In a potential breakthrough in wearable sensing technology, researchers from Cornell and the University of Wisconsin, Madison, have designed a wrist-mounted device that uses thermal sensors to accurately predict hand positions.
The bracelet is called FingerTrak and it incorporates four miniature, low-resolution thermal cameras. The system uses machine learning to sense and translate into 3D the many positions of the human hand, including 20 finger joint positions. It has the potential for a variety of uses including automated sign-language translation, virtual reality, human-robot interaction and other areas, the researchers said.
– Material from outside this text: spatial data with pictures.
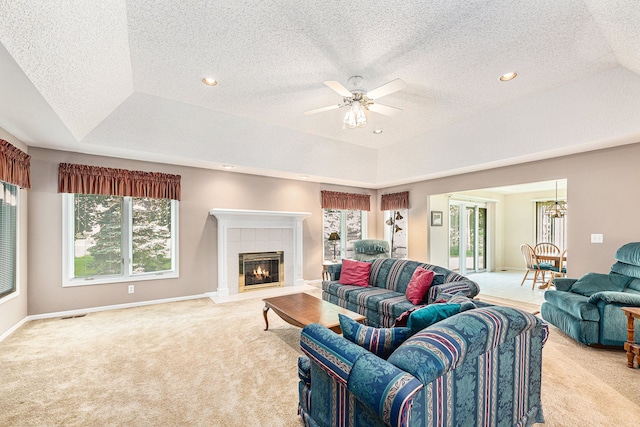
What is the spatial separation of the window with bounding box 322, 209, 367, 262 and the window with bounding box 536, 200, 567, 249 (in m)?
A: 4.72

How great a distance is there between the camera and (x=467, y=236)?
744 centimetres

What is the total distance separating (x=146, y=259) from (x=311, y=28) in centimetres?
438

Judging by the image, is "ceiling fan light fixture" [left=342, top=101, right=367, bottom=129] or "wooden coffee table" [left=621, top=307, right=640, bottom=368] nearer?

“This was a major discovery by our team – that by looking at your wrist contours, the technology could reconstruct in 3D, with keen accuracy, where your fingers are,” said Cheng Zhang, assistant professor of information science and director of Cornell’s new SciFi Lab, where FingerTrak was developed. “It’s the first system to reconstruct your full hand posture based on the contours of the wrist.”
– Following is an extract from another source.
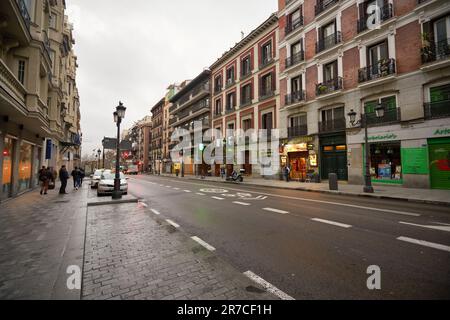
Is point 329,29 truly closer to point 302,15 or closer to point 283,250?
point 302,15

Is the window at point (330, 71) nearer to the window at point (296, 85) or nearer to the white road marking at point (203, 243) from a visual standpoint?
the window at point (296, 85)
Yin Li, assistant professor of biostatistics and medical informatics at the University of Wisconsin, Madison School of Medicine and Public Health, contributed to the software behind FingerTrak.
The team said the system will need a bit more refining to make it useful in various fields. It could allow VR game players to track their own hand movements or it could make for remote-controlled robots that directly mimic a human operator’s motions.
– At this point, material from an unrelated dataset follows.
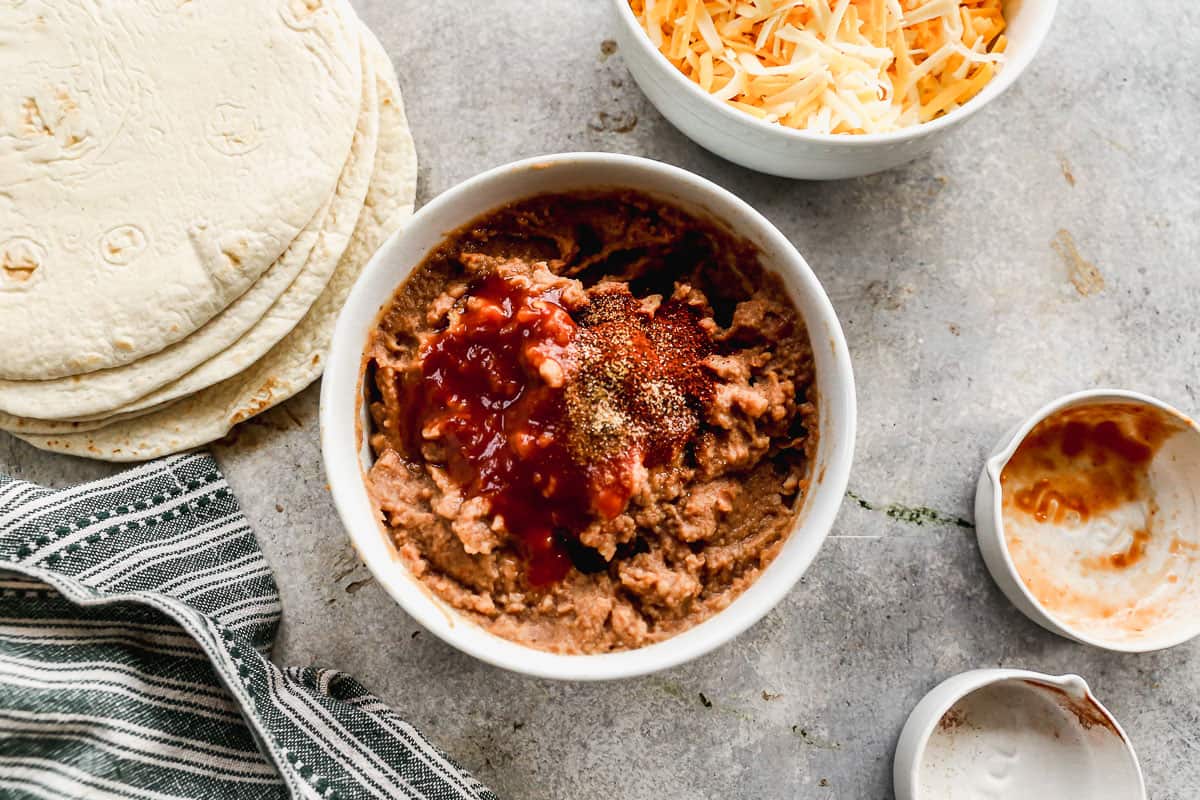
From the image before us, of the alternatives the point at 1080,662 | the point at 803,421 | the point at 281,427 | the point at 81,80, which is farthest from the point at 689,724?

FingerTrak could also have an impact on health care applications, specifically in monitoring disorders that affect fine-motor skills, Li said.
“How we move our hands and fingers often tells about our health condition,” Li said. “A device like this might be used to better understand how the elderly use their hands in daily life, helping to detect early signs of diseases like Parkinson’s and Alzheimer’s.”
The research was published in Proceedings of the Association for Computing Machinery on Interactive, Mobile, Wearable and Ubiquitous Technologies.